The Sunshine Rule: 5 years on - European Medical Journal

The Sunshine Rule: 5 years on

2 Mins
EMJ GOLD
5 years ago, the Sunshine Rule dawned in the UK. The regulation swept away the clouds that cast shade over the pharmaceutical industry’s interactions with its customers, welcoming a new day of transparency and compliance
Words by Cheyenne Eugene

Since the Sunshine Rule came into effect, the scope of interactions between sales reps and healthcare professionals has reduced, and now the medical affairs function often acts as the face of HCP engagement. Emily Pegg, Head of Medical Affairs UK, Oncology, Takeda explains: “Ultimately, the way we interact with HCPs has to provide value to them, the patients, and the rest of the healthcare community… Giving them tickets to something [unrelated], just does not stand up in the current climate.

However, offering them high-quality independent medical education, both product and non-product related, is really important.” Having said this, Pegg acknowledges that: “[Non-promotional related medical education] isn’t necessarily provided within the NHS because there isn’t always the capacity and resources.” She continues: “I do feel that we’re moving towards a more collaborative and educational relationship with HCPs, as opposed to the more traditional sales and promotion-orientated relationship that we’ve seen in the past… the pharma industry is a great provider of high-quality medical education.”

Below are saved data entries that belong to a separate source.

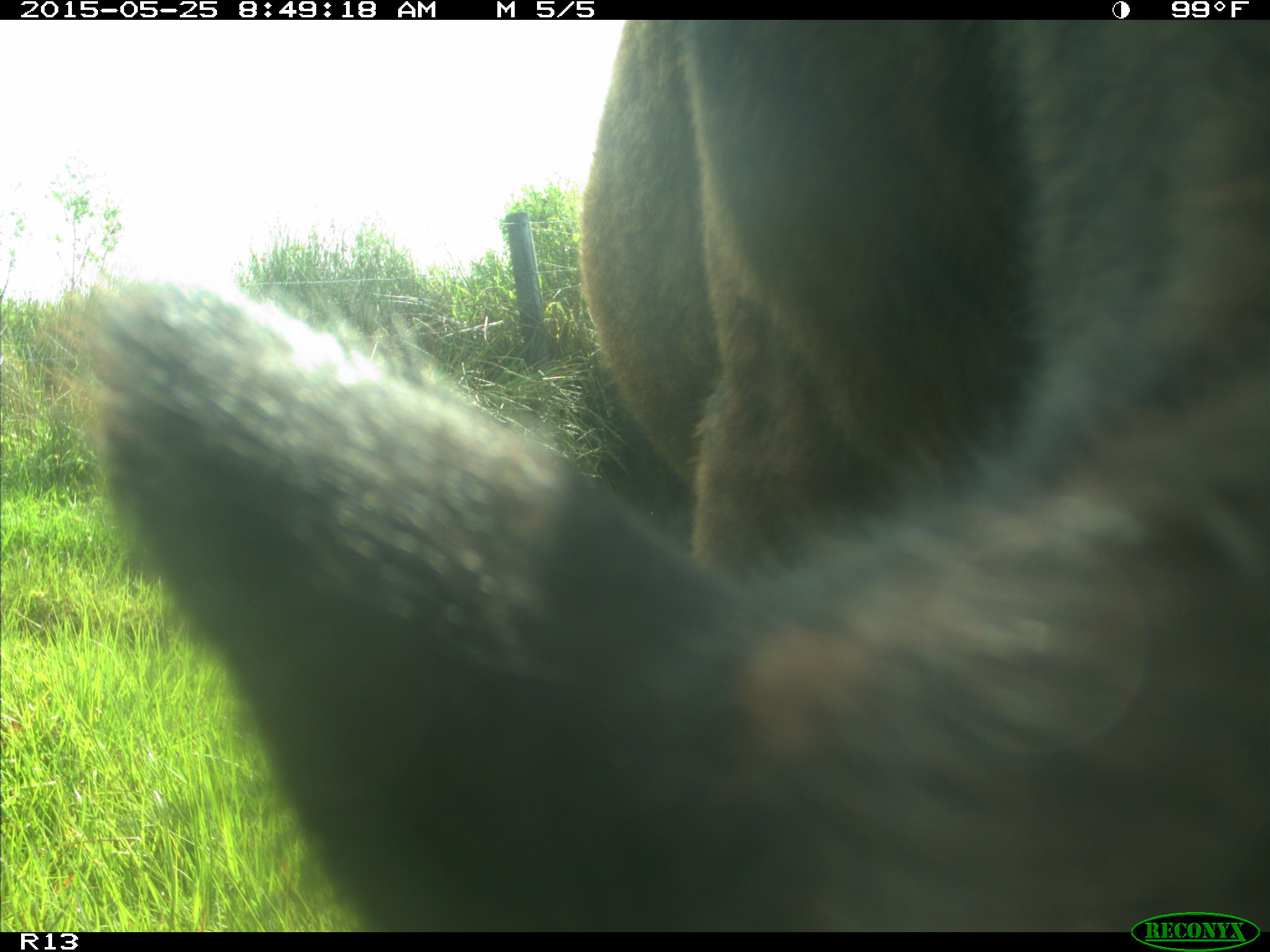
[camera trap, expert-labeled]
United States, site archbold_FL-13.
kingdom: Animalia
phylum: Chordata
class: Mammalia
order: Artiodactyla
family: Bovidae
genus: Bos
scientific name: Bos taurus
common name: domestic cow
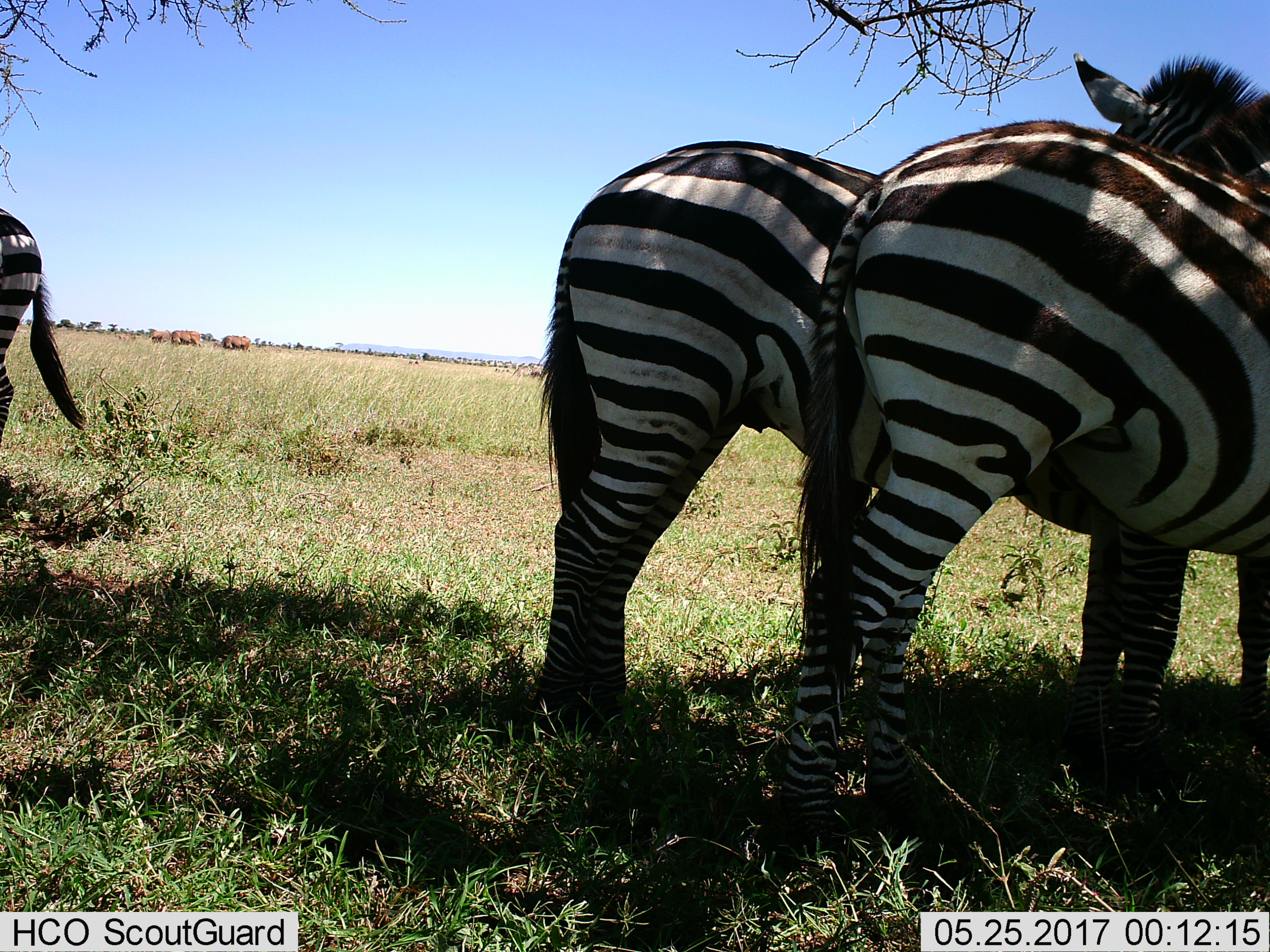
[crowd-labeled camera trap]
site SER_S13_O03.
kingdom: Animalia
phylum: Chordata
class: Mammalia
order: Perissodactyla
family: Equidae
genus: Equus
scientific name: Equus quagga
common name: plains zebra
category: zebraplains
Zebraplains (plains zebra) (Equus quagga), count 3. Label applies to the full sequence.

The Sunshine Act was first instituted in the US in 2010 and since then the transparency and anti-corruption regulation has stretched far throughout Europe. While its introduction did spark changes, for many, it simply served as an entrenchment of existing good practice. “Europe has always been cognisant of the importance of not just being compliant, but also of the reputational aspect,” says Miguel Angel de Blas Martín, Senior Marketing Manager, Mundipharma. “For MA, the standards were already high, and this was like a stamp of approval of the high compliance and ethical standards in the pharma industry.”

While the Sunshine Rule has the industry’s commitment and backing, de Blas Martín believes that more must be done for the regulation to enter the public consciousness: “I don’t think the general public is even aware of such an act,” he says. Adding that: “Perceptions are very hard to overturn.” He urges that pharma become better at communicating with the general public on matters pertaining to regulation.

Despite this, Pegg is hopeful about the impact policies like the Sunshine Rule could have on pharma’s reputation in the future. “There is a huge role for these initiatives. They could boost HCP and public confidence in the industry,” she says. “There’s a real lack of public understanding about how pharma works and the value we can bring.” She hopes that this “natural scepticism” will fade over time. She emphasises: “We must be very clear about what we are providing, whether it’s promotional or non-promotional, how it’s actually been planned out, and using HCPs to actually deliver that.”

While it is acknowledged that the Sunshine Rule was not best leveraged to alter public perceptions, the regulation awoke a new era of accountability and transparency within pharma. The Sunshine Rule has solidified and built on the integrity that the MA role represents, and during the next 5 years, it would feel like a wasted opportunity to not consider how we can use additional regulation to illuminate the industry’s integrity even brighter.